◆ **EXTRACTED TEXT**:

┄┄┄┄┄┄┄┄┄┄

Abstract
The objectives of this work are to close some of the knowledge gaps facing designers tasked with designing new offshore structures or upgrading older structures located in shallow waters and exposed to energetic multi-directional waves generated by passing hurricanes or cyclones. This will be accomplished by first investigating and characterizing the natural variability of the maximum wave heights and crest elevations found in multiple 2-hour long realizations of several short-crested shallow-water near-breaking seastates. Following this, the variability and repeatability of peak pressures and peak loads exerted on a 1/35 scale model of a gravity-based offshore structure are explored. The analysis focuses on establishing extreme value distributions for each realization, quantifying their variability, and exploring how the variability is diminished when results from multiple seastate realizations and repeated tests are combined. The importance of considering multiple realizations of a design wave condition when estimating peak values for use in design is investigated and highlighted.Recorded Presentation from the vICCE (YouTube Link): https://youtu.be/16bCsMd0OMc
Highlights
Practitioners tasked with designing new offshore structures or upgrading older structures located in shallow waters and exposed to energetic multi-directional waves generated by passing hurricanes or cyclones must first estimate the maximum wave heights and crest elevations at the site, and estimate the corresponding extreme pressures and loads exerted on the structure
The variability in the distributions of peak pressures and peak local and global loads exerted on a gravity-based offshore structure will be explored
Pressure and load data were measured in a set of 1/35 scale physical model experiments (Fig. 2) conducted to determine extreme wave pressures and loads on the substructure and super-structure of a gravity-based structure located in ~15 m water depth (Baker et al, 2019)

┄┄┄┄┄┄┄┄┄┄

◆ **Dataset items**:

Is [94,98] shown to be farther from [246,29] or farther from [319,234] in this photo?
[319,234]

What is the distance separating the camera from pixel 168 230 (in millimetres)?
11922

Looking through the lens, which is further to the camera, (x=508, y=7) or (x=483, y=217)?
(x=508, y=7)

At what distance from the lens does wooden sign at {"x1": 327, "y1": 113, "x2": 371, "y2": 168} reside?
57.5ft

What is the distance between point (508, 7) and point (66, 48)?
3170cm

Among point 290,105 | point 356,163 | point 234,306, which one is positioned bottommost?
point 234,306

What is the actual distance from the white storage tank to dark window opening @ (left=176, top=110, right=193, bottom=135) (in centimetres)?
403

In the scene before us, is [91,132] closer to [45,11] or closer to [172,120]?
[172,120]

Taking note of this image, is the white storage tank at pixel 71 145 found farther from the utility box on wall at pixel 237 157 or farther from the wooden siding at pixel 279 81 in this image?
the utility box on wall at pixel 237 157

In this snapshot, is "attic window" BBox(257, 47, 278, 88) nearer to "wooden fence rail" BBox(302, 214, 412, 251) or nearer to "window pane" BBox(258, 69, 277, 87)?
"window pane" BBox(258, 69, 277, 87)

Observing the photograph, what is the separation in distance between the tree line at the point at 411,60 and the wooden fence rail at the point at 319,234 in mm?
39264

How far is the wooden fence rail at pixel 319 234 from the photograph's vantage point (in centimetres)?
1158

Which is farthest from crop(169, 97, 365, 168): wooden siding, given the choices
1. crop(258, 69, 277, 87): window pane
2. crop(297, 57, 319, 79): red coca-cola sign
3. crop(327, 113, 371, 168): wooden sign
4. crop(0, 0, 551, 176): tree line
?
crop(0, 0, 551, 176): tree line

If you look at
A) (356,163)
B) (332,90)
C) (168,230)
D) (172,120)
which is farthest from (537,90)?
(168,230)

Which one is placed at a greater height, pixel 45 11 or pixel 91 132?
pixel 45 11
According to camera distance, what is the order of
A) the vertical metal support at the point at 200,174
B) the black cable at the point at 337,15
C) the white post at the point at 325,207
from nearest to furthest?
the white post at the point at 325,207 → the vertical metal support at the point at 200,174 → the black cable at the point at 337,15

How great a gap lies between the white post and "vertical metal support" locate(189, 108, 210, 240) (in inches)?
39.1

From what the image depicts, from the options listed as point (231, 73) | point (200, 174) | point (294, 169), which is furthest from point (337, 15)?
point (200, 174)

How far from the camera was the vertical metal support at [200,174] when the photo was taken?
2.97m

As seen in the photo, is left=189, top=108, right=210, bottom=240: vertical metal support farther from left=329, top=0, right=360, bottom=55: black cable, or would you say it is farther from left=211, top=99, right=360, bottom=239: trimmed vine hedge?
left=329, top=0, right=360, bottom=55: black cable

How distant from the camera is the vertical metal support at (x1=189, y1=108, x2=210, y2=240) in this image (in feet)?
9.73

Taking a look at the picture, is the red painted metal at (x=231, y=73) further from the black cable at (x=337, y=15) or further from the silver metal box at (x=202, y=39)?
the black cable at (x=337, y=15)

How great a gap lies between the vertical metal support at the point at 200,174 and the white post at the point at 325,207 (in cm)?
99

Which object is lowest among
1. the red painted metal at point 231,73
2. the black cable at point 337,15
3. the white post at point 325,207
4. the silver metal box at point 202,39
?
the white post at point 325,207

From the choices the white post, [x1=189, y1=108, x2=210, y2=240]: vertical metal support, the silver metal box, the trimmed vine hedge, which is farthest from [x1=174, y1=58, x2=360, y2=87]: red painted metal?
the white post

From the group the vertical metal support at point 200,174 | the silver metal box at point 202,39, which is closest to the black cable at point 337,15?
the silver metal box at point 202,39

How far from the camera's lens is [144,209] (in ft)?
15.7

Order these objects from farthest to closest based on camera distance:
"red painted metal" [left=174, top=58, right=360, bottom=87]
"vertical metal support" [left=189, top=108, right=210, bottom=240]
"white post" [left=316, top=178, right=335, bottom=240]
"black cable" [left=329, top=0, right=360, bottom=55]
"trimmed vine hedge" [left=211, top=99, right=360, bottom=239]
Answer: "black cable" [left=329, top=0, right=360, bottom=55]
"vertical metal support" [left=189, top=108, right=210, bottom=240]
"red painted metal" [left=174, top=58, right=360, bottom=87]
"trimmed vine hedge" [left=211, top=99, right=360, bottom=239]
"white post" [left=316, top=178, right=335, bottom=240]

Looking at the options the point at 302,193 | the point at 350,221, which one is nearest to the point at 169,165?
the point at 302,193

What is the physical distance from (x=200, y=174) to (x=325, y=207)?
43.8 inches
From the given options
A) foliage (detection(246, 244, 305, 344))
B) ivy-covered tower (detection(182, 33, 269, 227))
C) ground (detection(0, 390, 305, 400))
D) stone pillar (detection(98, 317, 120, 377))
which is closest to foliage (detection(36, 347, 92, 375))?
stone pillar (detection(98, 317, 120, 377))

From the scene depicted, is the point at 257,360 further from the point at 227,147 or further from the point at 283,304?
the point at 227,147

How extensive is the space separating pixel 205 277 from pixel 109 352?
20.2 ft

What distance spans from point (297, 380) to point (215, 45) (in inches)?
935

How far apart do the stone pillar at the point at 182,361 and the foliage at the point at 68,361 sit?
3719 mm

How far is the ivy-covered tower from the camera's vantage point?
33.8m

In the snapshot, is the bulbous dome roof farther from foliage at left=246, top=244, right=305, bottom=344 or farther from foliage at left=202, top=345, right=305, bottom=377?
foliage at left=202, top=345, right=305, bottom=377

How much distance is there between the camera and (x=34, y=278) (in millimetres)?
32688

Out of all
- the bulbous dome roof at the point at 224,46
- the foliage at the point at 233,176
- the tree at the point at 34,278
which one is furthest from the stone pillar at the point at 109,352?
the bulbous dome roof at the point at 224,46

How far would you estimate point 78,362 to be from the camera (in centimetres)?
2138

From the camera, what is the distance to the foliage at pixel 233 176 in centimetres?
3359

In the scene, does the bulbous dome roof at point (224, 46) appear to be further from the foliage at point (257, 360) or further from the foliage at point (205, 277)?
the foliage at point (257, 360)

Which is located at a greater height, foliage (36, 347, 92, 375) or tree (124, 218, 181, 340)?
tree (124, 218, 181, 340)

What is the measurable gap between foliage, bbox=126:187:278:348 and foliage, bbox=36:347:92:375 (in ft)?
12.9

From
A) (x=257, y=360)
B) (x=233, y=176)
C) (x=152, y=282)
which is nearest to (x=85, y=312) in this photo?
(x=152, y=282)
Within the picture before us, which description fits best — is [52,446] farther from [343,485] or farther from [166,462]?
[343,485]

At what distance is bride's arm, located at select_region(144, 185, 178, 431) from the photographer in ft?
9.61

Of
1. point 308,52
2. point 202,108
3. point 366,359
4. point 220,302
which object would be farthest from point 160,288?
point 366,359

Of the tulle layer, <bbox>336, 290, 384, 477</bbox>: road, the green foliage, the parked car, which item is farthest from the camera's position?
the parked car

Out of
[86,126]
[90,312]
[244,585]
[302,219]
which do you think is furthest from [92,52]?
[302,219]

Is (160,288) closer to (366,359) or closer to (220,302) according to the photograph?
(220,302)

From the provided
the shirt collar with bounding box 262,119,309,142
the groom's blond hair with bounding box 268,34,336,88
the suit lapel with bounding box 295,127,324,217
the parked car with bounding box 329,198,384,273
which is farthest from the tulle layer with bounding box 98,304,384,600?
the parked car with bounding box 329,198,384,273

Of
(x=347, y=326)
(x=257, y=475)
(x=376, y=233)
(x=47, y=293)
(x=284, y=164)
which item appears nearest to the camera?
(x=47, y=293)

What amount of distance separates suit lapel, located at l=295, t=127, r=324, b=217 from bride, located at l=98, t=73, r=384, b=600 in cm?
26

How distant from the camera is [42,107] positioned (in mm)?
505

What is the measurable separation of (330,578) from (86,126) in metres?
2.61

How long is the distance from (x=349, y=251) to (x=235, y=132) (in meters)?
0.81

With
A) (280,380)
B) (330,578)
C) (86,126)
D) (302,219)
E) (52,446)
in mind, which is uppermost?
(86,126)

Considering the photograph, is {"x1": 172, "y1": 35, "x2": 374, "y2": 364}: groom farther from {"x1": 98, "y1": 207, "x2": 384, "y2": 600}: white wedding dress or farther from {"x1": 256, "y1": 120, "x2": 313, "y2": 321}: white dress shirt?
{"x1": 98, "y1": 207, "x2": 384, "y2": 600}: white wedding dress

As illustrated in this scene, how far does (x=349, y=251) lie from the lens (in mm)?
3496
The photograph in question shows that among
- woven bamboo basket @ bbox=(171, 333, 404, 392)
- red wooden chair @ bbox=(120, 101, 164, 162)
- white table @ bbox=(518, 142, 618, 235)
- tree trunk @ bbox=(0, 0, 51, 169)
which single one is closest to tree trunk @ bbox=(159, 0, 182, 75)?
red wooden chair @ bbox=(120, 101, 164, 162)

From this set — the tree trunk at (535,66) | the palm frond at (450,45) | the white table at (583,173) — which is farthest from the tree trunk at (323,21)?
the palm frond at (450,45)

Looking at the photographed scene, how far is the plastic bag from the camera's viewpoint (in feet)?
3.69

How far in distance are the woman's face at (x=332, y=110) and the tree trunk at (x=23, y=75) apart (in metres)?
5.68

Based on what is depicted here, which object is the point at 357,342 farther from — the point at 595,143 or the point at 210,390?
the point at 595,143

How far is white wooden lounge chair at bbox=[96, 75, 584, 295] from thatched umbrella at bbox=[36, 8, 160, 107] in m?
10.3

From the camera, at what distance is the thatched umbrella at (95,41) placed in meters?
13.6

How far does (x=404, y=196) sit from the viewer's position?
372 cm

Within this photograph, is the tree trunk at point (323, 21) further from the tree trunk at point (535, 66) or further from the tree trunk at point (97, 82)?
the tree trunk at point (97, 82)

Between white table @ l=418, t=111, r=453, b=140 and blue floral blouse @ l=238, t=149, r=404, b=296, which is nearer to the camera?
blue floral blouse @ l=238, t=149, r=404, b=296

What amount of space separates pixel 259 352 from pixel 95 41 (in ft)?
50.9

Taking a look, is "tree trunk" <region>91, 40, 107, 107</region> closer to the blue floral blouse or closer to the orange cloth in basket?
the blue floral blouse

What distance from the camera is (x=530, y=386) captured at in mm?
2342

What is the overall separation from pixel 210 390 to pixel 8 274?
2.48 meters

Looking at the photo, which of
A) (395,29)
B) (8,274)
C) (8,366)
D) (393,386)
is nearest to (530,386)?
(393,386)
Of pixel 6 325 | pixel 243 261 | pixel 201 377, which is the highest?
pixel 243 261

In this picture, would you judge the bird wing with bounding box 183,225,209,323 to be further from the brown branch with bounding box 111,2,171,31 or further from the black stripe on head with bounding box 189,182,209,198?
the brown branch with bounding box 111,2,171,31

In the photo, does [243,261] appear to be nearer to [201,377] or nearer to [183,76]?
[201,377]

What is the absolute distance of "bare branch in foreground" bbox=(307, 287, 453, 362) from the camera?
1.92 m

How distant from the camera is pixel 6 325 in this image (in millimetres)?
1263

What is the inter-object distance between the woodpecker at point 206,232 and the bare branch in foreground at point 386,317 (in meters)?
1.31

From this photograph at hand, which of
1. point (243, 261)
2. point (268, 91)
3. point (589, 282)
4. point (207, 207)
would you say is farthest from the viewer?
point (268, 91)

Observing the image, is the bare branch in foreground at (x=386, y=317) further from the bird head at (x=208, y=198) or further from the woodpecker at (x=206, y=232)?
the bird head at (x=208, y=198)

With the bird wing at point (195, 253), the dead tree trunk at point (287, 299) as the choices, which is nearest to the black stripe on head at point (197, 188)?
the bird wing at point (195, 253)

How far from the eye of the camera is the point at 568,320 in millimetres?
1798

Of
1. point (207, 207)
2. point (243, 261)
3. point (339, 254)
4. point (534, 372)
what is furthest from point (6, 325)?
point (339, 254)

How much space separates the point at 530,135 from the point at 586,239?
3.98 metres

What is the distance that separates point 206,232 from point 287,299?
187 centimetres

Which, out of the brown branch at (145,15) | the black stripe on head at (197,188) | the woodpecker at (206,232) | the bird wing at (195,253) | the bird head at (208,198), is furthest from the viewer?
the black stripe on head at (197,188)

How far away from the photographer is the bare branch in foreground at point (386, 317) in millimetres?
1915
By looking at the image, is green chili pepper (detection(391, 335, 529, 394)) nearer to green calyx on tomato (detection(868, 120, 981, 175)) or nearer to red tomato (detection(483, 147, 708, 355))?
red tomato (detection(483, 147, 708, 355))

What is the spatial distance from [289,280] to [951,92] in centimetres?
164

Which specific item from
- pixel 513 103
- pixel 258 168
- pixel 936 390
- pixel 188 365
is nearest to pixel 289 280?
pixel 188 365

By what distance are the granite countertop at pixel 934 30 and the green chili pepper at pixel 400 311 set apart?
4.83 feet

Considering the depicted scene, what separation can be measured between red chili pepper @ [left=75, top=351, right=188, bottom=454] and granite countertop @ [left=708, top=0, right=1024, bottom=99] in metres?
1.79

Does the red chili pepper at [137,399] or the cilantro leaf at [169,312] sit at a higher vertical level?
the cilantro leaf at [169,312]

┄┄┄┄┄┄┄┄┄┄

◆ **EXERCISES**:
1. Translate this sentence from the offshore structures text into Spanish: "Following this, the variability and repeatability of peak pressures and peak loads exerted on a 1/35 scale model of a gravity-based offshore structure are explored."
2. Carry on the offshore structures text past its final line.
None of the material is relevant here.

◆ **PER-TASK ANSWERS**:
1. A continuación, se exploran la variabilidad y la repetibilidad de las presiones máximas y las cargas máximas ejercidas sobre un modelo a escala 1/35 de una estructura marina de gravedad.

2.
Summary
Practitioners tasked with designing new offshore structures or upgrading older structures located in shallow waters and exposed to energetic multi-directional waves generated by passing hurricanes or cyclones must first estimate the maximum wave heights and crest elevations at the site, and estimate the corresponding extreme pressures and loads exerted on the structure. Due to the complexity and nonlinearity of the processes involved, and a current deficit of knowledge concerning both near-breaking multi-directional shallow-water wave conditions and the effect of such waves on structures, these design tasks are quite challenging (Taylor et al, 2020) In such situations designers often resort to scale model tests and/or computational fluid dynamics simulations to investigate both the wave conditions and the wave-structure interactions and develop pressure and load estimates for use in design (Cornett et al, 2013). Because neither of these approaches is exact, the resulting pressure and load estimates must be associated with a considerable degree of uncertainty which introduces considerable risk to the design process (Huang et al, 2017)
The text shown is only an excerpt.